Eliot was luck enough to get out of the hustle and bustle of London to enjoy an enticing 3 course-meal cooked by Steven Smith at Freemasons at Wiswell.
Eliot was luck enough to get out of the hustle and bustle of London to enjoy an enticing 3 course-meal cooked by Steven Smith at Freemasons at Wiswell.
I’m a self-admitted “city boy”, but there is something wonderful about getting on the road and out of the Big Smoke. This time it was a road that led me to a quaint, homely gastro pub in the heart of the Lancashire countryside.
Situated in the lush Ribble Valley, a stone's throw away from Clitheroe, the Freemasons at Wiswell was exactly what this city boy needed to wind down and lunch up.
Low ceilings, exposed beams, hand crafted wooden tables and half a pint of local ale was the perfect aperitif. My first look at the lunch menu had me intrigued, as it was an expression of love for local produce and appreciation for the flavours of the East.
Contrasting textures and unexpected bursts of exotic spices were a pleasant surprise in the starter of Nidderdale lamb – crispy belly and kofta, miso aubergine, charred lettuce mint and yoghurt. Combining a little of each element on the plate in one mouthful was an excursion to 3 distinct corners of the globe, illustrating the chef’s knowledge and versatility.
I couldn’t help but stick to my unjustified habit of starting with meat, followed by more meat. This time to the tune of succulent swine… a neatly bacon wrapped, juicy loin of pork, joined by home-made sausage and smooth rich black pudding. The fruits commonly paired with pork in the UK were dismissed and instead a salt-baked pineapple created the perfect partner. Usually reserved for an unsophisticated Hawaiian Pizza this combination was the exact opposite.
If there’s a method to give a garnish 4 different flavours, this was certainly one way to do it. Steven took full advantage of the maillard effect, slightly blackening the exotic fruit, to give it a hint of bitterness to go with the sweet, salty, tang achieved during the salt baking process. I’ll have some more please…
The wine list, much like the menu, is extensive and international but not over-the-top with plenty of variety by the glass. Somewhat perfect for the clientele that frequent what is essentially a local pub with great beer and an outstanding menu.
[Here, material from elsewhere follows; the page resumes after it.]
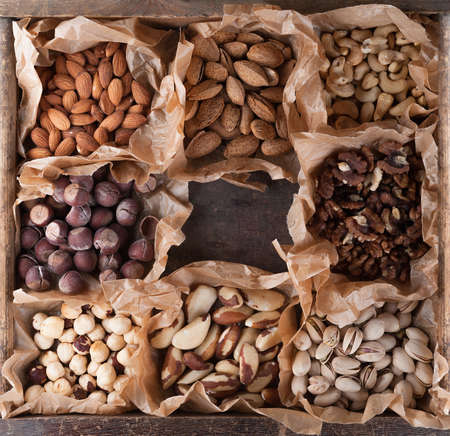 Collection of nuts in a wooden box. Top view.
On any given occasion, the end to a meal is often the choice between pudding or cheese. Chefs love a delicious cheese board, but it’s hard to say no to the fruits of labour from the pastry section. To assist, I ask the advice of Aga, who runs a very professional, but relaxed Front of House team at Freemasons.
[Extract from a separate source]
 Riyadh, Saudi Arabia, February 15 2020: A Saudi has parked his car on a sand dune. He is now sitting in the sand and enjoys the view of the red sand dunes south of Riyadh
The answer is definitely not scripted as she um’s and ah’s over how I should conclude my lunch. With informative descriptions about each dessert, we both agree that the Michel Cluizel 64% Dark Chocolate, Carmelised Banana, Rum and Rasin, Brown Butter Ice Cream is the one to have. The meal ends like it feels – warming, homely, decadent and gastronomically enlightening.
Despite not holding pints of ale, my chat with Steven after the meal felt like a yarn at the pub. This local lad loves Lancashire and is keen to welcome regulars and newcomers through the doors (that’s if you can get a table for dinner!) His inventive approach has the team in the kitchen looking at ways to recreate the classic chippy dinner, or chicken in a basket and that’s why the pub host a number of events throughout the year to celebrate the best of Britain.
Great British Chefs are looking forward to working with Steven and his team at Freemasons. It’s clear that other industry heavy weights have had the pleasure in the past, with Steven playing host to Frances Atkins, Mark Poynton, Peter Joseph (Tamarind), Michael Wignall, Paul Foster and more.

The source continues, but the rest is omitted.